* _Data for this exercise_
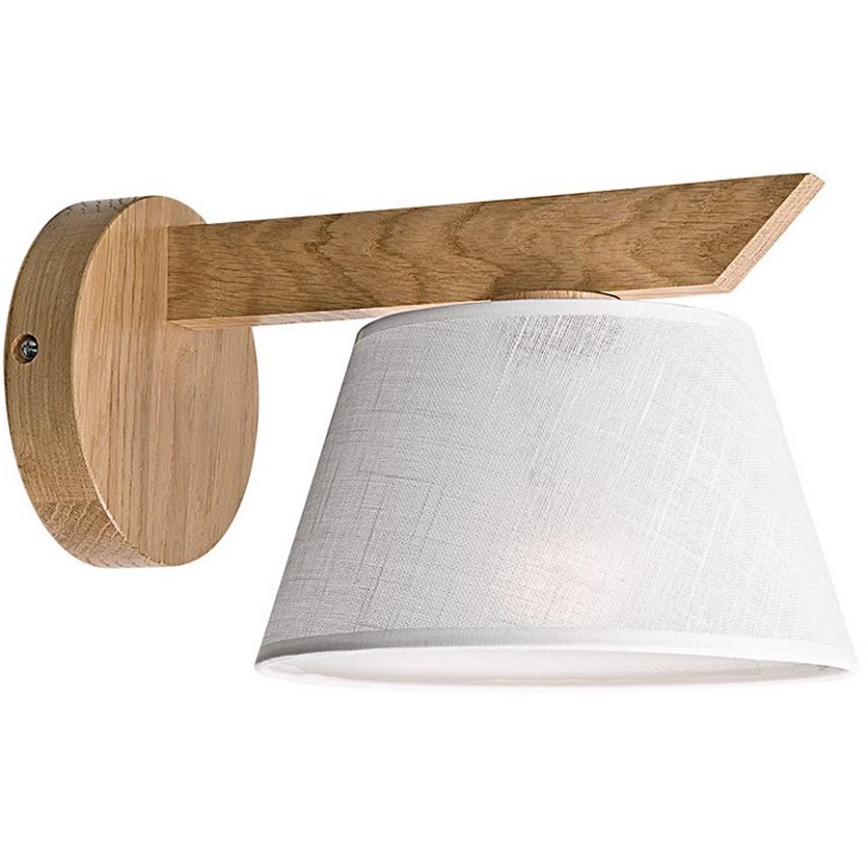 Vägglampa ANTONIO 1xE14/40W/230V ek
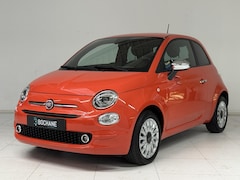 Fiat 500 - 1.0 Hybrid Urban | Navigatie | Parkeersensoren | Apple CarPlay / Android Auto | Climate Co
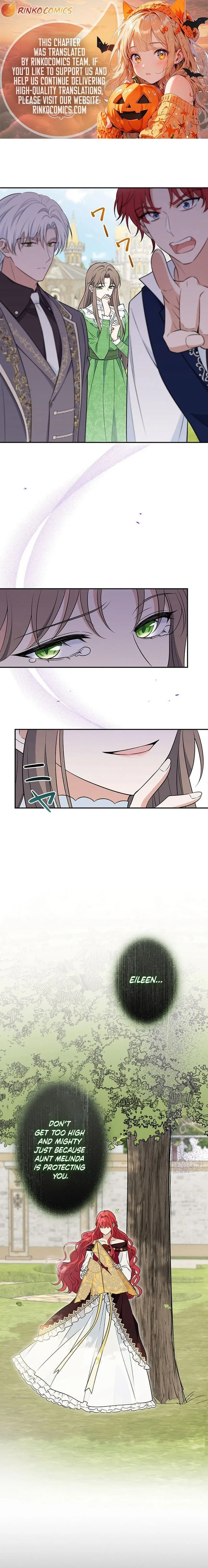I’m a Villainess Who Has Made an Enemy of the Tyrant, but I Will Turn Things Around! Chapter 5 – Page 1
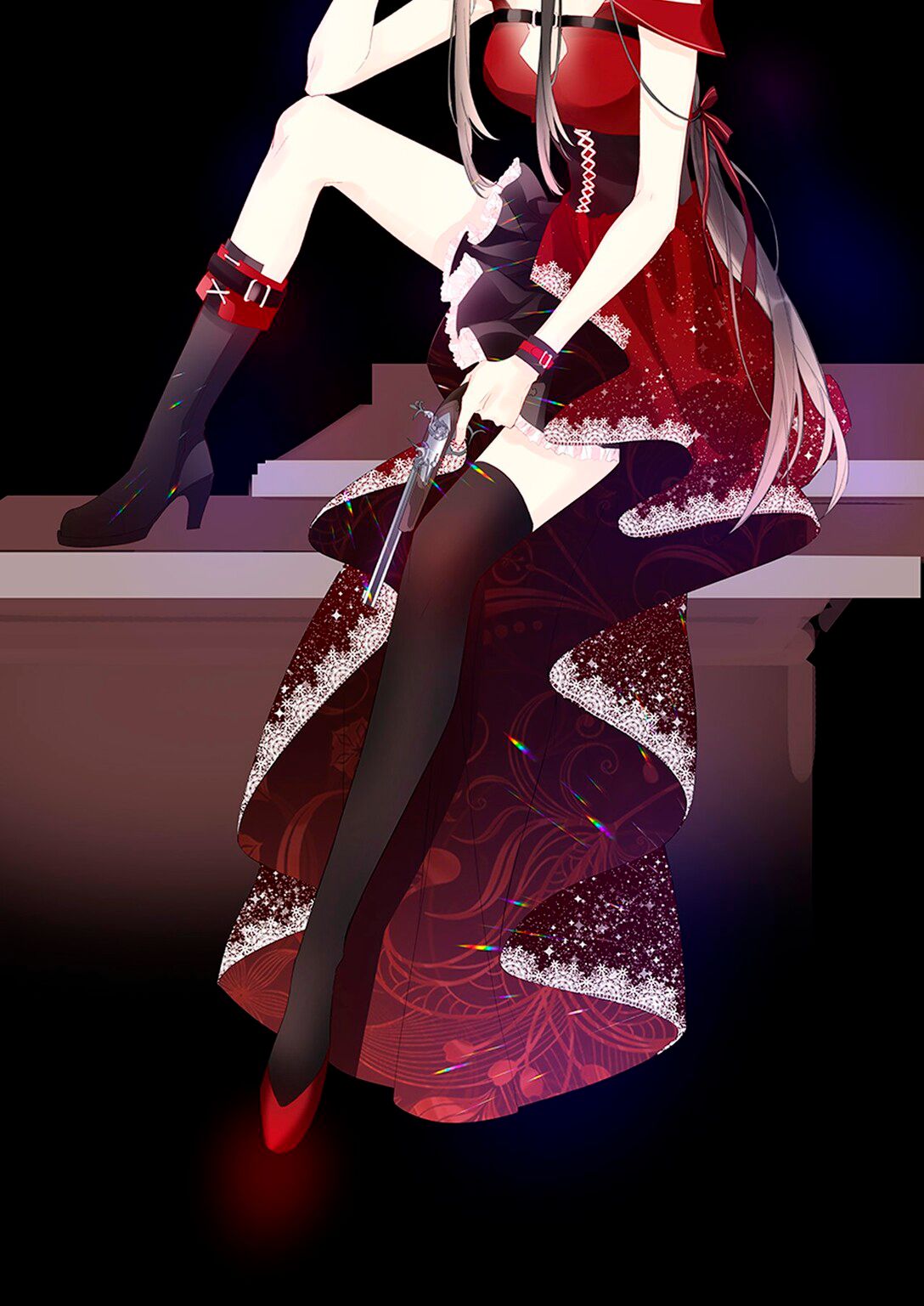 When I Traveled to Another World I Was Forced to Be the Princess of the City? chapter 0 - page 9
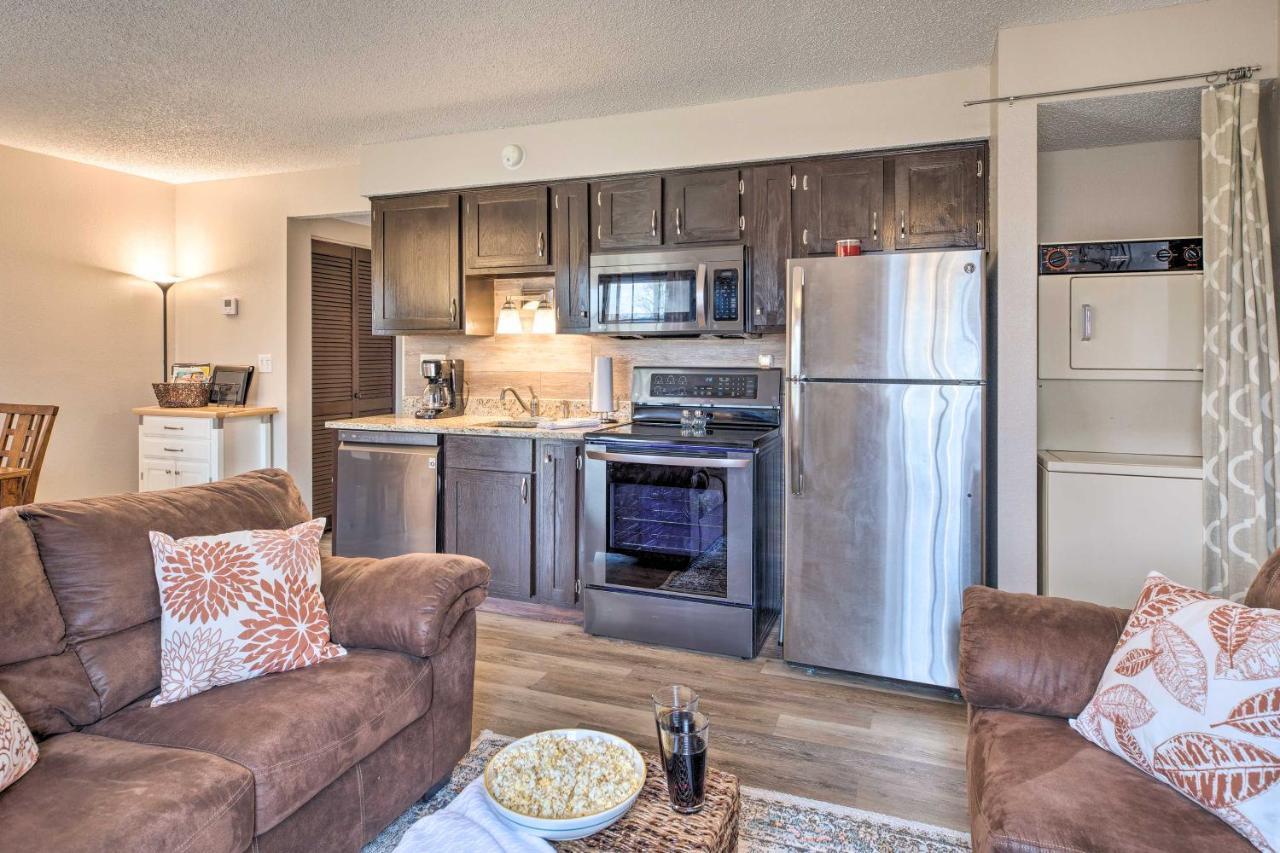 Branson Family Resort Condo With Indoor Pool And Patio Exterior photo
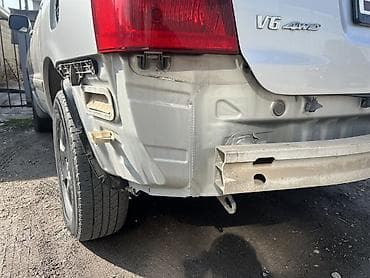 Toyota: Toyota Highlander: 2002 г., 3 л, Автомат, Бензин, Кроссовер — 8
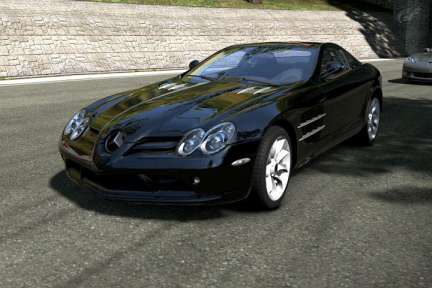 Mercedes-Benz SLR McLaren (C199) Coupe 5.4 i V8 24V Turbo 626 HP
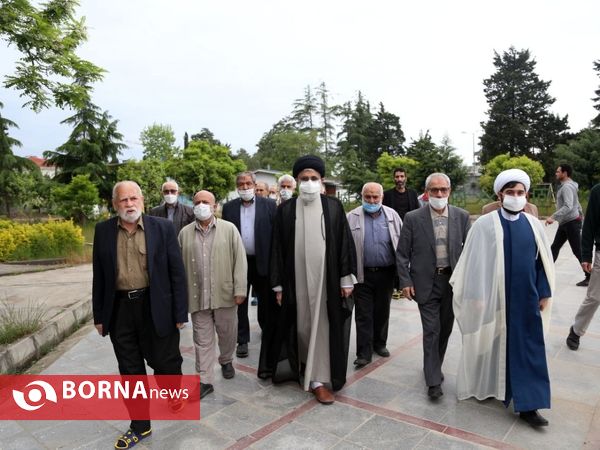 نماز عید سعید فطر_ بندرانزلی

---

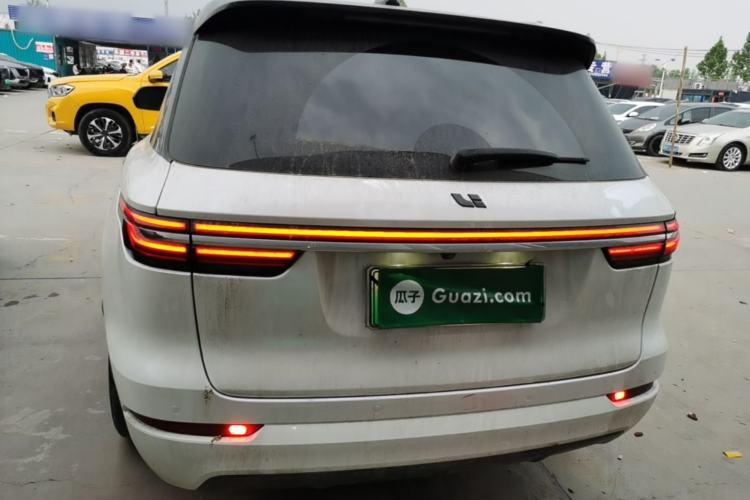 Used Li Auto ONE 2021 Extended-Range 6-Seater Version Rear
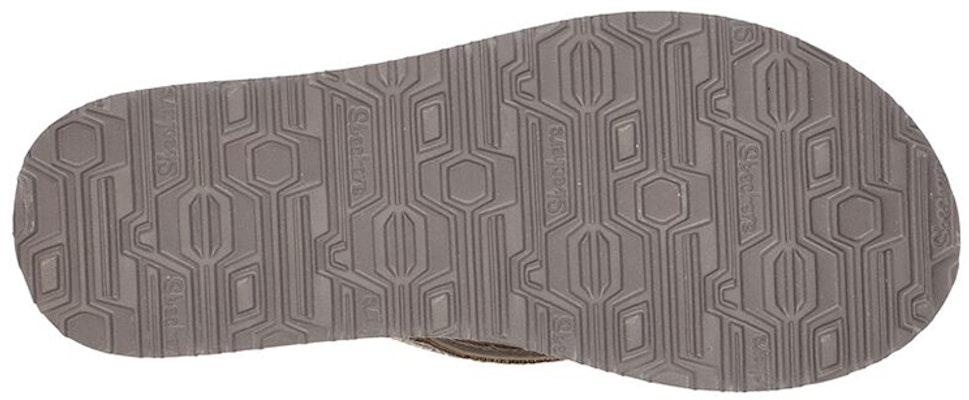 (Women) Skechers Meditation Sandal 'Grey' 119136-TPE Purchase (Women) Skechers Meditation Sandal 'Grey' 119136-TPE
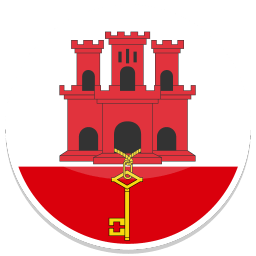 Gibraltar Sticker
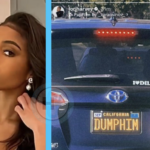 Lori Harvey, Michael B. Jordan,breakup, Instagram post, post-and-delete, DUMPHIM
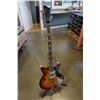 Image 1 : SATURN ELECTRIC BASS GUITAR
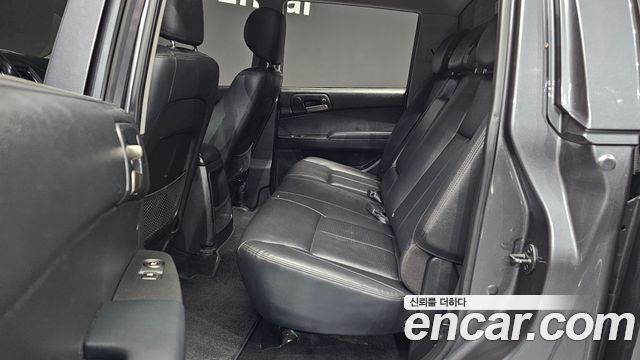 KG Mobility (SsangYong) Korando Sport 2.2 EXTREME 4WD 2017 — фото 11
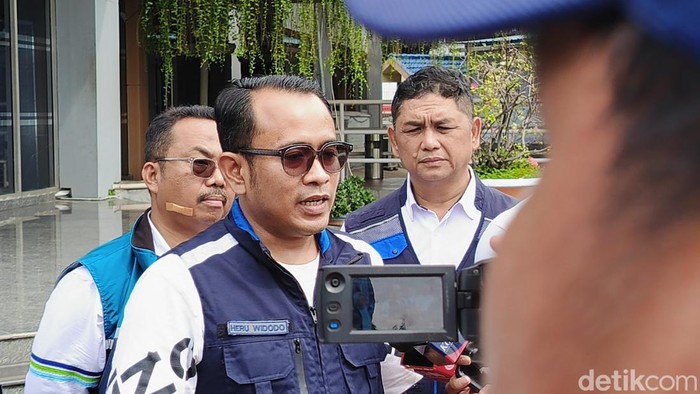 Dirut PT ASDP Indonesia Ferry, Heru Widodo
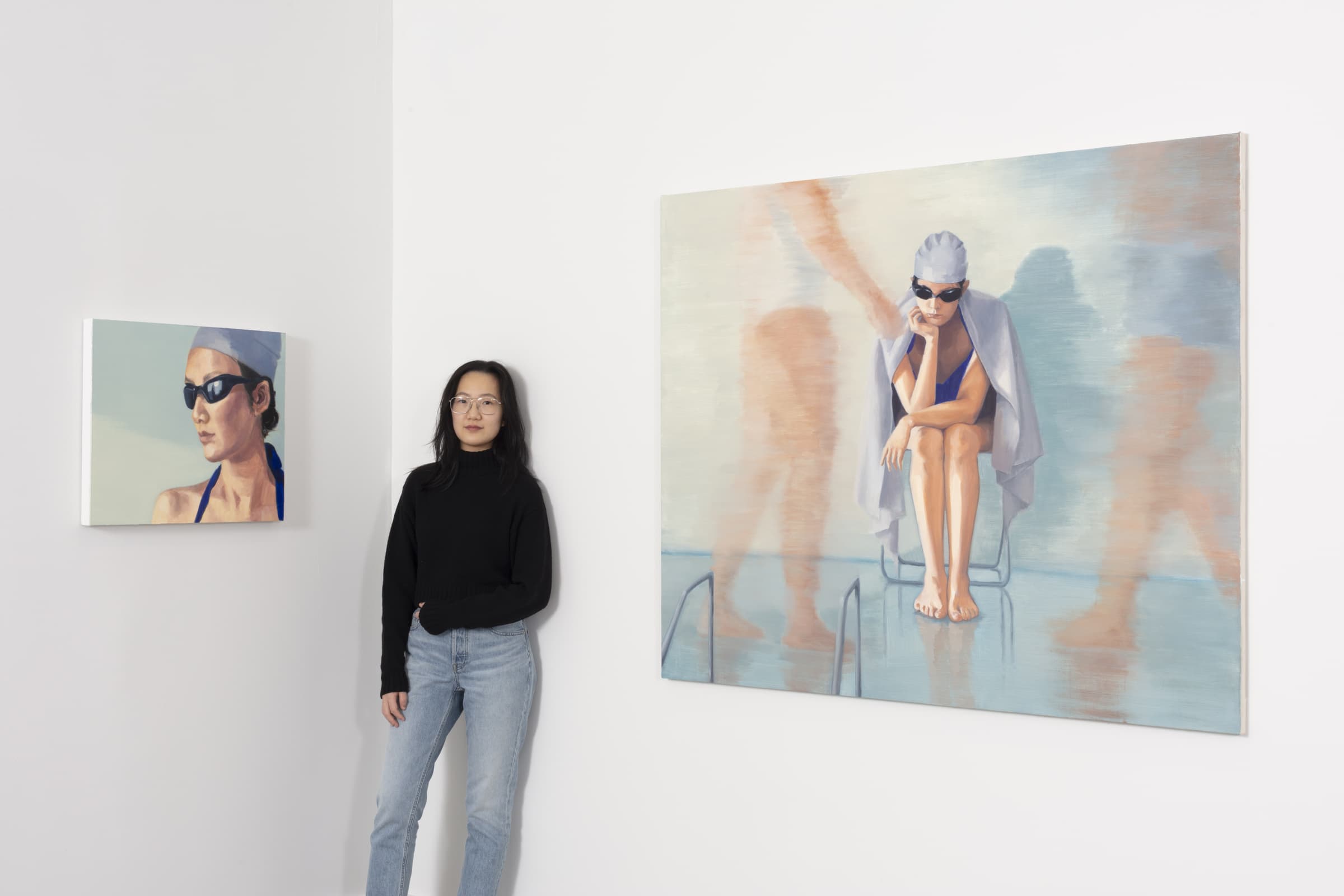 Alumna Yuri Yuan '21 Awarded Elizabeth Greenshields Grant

* * *

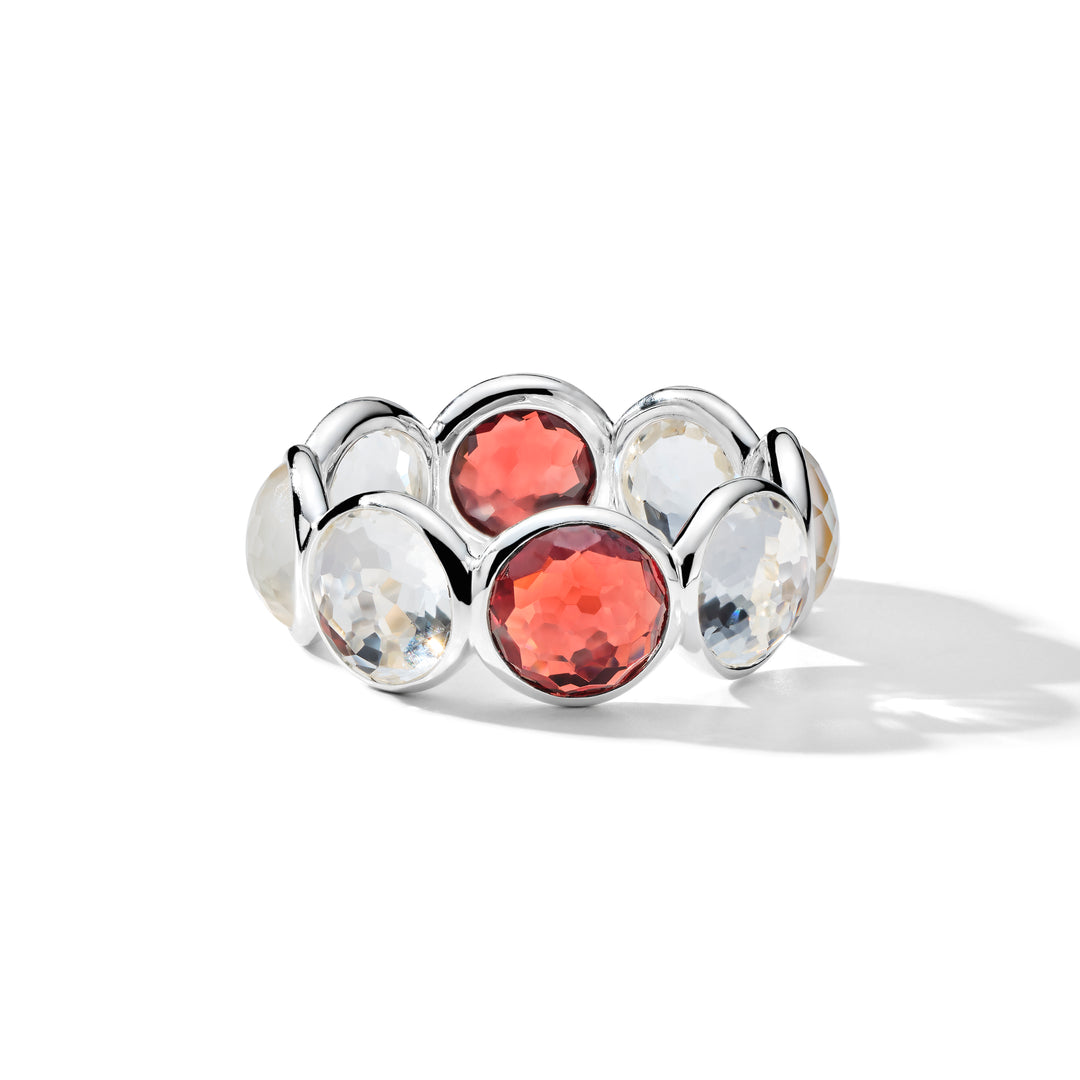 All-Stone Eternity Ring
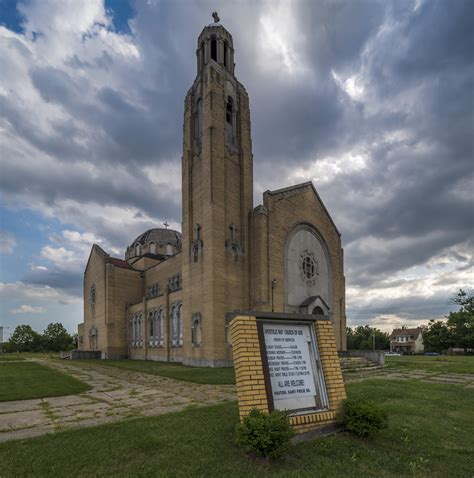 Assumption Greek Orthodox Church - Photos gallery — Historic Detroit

* _Task goal_
Between and including the line above that contains "Dirut PT ASDP Indonesia Ferry, Heru Widodo" and the line that contains "Alumna Yuri Yuan", restate every line word for word. Pictures stay out.

* _Written solution_
 Dirut PT ASDP Indonesia Ferry, Heru Widodo
 Alumna Yuri Yuan '21 Awarded Elizabeth Greenshields Grant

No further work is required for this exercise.